The Dungeness National Wildlife Refuge is located near the town of Sequim in Clallam County in the U.S. state of Washington, on the Strait of Juan de Fuca. The refuge is composed of 772.52 acre which include Dungeness Spit, Graveyard Spit, and portions of Dungeness Bay and Harbor. Dungeness Spit is one of the world's longest natural sand spits, 6.8 mi long and very narrow. A lighthouse, the New Dungeness Light, built in 1857, is located near the end of the spit. Access to Dungeness Spit is through a Clallam County Park which has hiking trails, picnic areas, and a campground. On January 20, 1915, it was designated as a National Wildlife Refuge by President Woodrow Wilson. Dungeness is one of six refuges in the Washington Maritime National Wildlife Refuge Complex.

==Wildlife and Habitat==
The refuge provides habitat for more than 250 species of birds and 41 species of land mammals. The bay and estuary of the Dungeness River supports waterfowl, waders, shellfish, and harbor seals. Anadromous fish like Chinook, Coho, pink, and chum salmon occur in the waters of Dungeness Bay and Harbor. A number of species of waterfowl stop briefly in the Dungeness area each fall on their way south for the winter and again when they head north in the spring. Many species of waterfowl winter in the area. Dungeness Bay and Harbor support black brant, present from late October through early May, with peak numbers of approximately 3,000-5,000 in April. Shorebirds and water waders feed and rest along the water’s edge. Harbor seals haul out to rest and give birth to pups on the end of Dungeness Spit. The tideflats support crabs, clams, and other shellfish.

Dungeness NWR is recognized as an Important Bird Area by the National Audubon Society. The Refuge is internationally significant because many of the birds that stop here breed as far north as Alaska and migrate as far south as South America.
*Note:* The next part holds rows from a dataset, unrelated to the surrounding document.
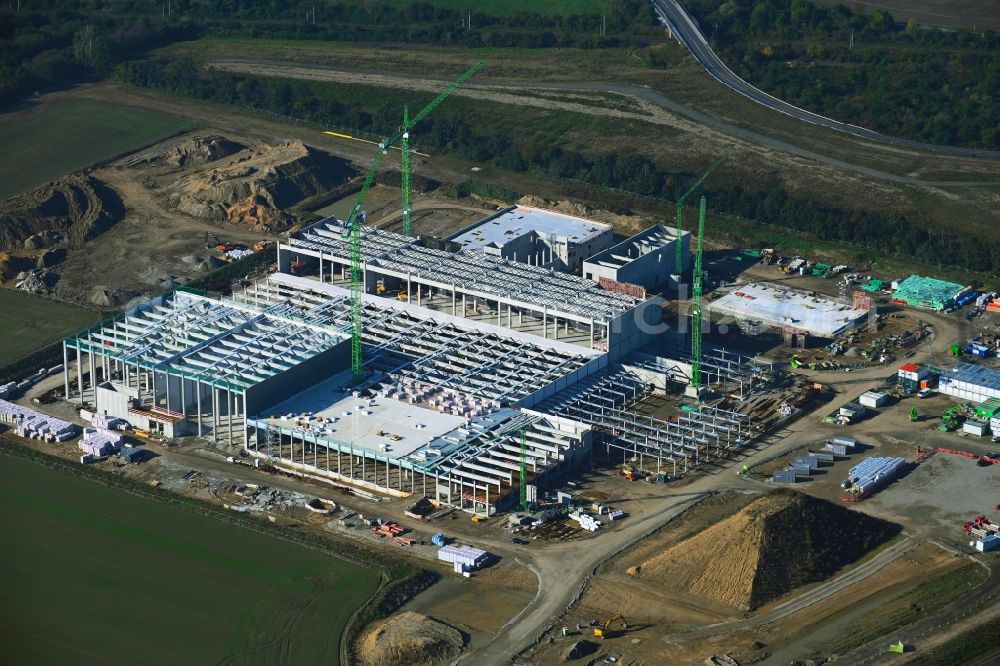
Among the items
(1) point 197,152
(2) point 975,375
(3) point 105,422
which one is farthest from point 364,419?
(1) point 197,152

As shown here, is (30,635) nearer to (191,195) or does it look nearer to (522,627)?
(522,627)

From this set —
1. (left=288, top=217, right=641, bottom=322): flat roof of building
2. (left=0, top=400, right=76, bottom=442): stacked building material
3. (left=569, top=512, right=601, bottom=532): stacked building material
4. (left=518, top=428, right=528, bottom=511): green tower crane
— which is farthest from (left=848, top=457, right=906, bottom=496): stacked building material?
(left=0, top=400, right=76, bottom=442): stacked building material

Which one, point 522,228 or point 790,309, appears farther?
point 522,228

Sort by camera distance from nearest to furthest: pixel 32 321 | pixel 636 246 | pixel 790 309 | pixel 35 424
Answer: pixel 35 424 < pixel 32 321 < pixel 790 309 < pixel 636 246

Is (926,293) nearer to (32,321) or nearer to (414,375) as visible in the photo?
(414,375)

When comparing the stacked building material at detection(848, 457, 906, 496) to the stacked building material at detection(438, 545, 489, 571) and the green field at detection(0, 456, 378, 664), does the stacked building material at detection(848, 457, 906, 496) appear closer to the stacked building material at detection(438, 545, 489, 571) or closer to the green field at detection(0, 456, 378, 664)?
the stacked building material at detection(438, 545, 489, 571)

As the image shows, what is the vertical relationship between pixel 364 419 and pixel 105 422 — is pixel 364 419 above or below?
above

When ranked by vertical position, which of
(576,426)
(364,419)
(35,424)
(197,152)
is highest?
(197,152)
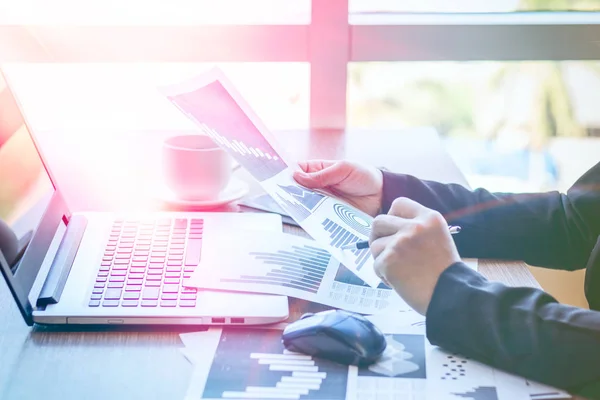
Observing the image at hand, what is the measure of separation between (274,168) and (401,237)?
0.98 ft

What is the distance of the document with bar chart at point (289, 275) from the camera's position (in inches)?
34.9

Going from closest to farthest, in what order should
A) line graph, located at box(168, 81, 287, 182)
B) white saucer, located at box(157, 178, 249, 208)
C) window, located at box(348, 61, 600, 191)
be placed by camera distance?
line graph, located at box(168, 81, 287, 182), white saucer, located at box(157, 178, 249, 208), window, located at box(348, 61, 600, 191)

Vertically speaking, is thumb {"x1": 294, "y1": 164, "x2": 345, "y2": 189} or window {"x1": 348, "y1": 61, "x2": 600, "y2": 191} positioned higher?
thumb {"x1": 294, "y1": 164, "x2": 345, "y2": 189}

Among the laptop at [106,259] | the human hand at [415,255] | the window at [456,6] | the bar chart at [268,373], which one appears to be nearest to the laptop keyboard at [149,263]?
the laptop at [106,259]

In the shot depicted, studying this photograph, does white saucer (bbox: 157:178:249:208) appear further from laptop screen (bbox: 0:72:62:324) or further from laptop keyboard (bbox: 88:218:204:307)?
laptop screen (bbox: 0:72:62:324)

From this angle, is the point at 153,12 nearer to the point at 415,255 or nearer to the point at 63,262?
the point at 63,262

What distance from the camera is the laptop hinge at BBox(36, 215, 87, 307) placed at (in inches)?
33.6

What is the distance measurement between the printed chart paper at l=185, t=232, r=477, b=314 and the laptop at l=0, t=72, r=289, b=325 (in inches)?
0.7

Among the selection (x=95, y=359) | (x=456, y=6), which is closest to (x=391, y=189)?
(x=95, y=359)

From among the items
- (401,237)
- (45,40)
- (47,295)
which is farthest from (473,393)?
(45,40)

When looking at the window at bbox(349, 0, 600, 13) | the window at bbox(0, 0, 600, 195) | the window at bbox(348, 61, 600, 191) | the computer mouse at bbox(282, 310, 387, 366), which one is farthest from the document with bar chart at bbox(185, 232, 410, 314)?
the window at bbox(348, 61, 600, 191)

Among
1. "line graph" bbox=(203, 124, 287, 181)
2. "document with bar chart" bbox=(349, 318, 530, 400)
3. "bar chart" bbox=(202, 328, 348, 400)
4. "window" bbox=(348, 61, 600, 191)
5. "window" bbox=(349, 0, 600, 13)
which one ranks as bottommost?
"window" bbox=(348, 61, 600, 191)

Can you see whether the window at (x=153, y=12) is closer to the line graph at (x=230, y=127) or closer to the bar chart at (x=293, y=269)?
the line graph at (x=230, y=127)

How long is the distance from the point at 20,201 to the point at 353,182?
18.6 inches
The Dungeness area is additionally important as a spring staging area (a place where large groups of birds stop to build up their fat reserves for migration) for black brant and other waterfowl.

==Recreation==
The main activities occurring on the refuge are wildlife observation and photography, and wildlife education and interpretation. To ensure that wildlife continue to have a place to rest and feed, some recreational activities such as jogging, swimming, and other beach activities are allowed only in selected areas during certain times of the year.